#### [Task instructions]
Display every line of the entries below that contains the string "higher", treating uppercase and lowercase letters as distinct.

==== Input records

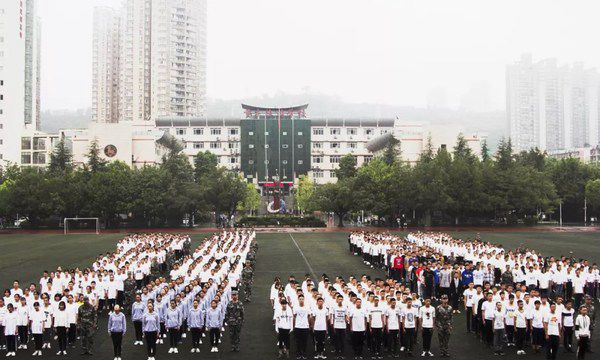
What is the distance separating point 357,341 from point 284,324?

========
==== Input records

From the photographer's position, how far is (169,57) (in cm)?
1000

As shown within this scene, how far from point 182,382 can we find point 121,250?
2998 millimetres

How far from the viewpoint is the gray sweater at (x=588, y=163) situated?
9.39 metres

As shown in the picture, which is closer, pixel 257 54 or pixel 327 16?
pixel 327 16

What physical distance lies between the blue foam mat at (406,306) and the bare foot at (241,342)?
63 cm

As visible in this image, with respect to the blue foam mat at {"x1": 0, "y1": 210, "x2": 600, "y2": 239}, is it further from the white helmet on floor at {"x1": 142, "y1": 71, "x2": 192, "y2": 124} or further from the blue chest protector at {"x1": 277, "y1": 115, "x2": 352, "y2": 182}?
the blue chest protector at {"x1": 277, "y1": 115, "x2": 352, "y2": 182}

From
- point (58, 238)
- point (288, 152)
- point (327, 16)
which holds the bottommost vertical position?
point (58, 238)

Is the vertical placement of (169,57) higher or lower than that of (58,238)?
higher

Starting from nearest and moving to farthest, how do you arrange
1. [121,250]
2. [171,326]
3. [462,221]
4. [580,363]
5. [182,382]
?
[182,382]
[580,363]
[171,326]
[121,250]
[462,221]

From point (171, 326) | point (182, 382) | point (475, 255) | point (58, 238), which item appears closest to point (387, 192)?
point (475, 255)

========

#### [Reply]
Is the vertical placement of (169,57) higher or lower than that of (58,238)?
higher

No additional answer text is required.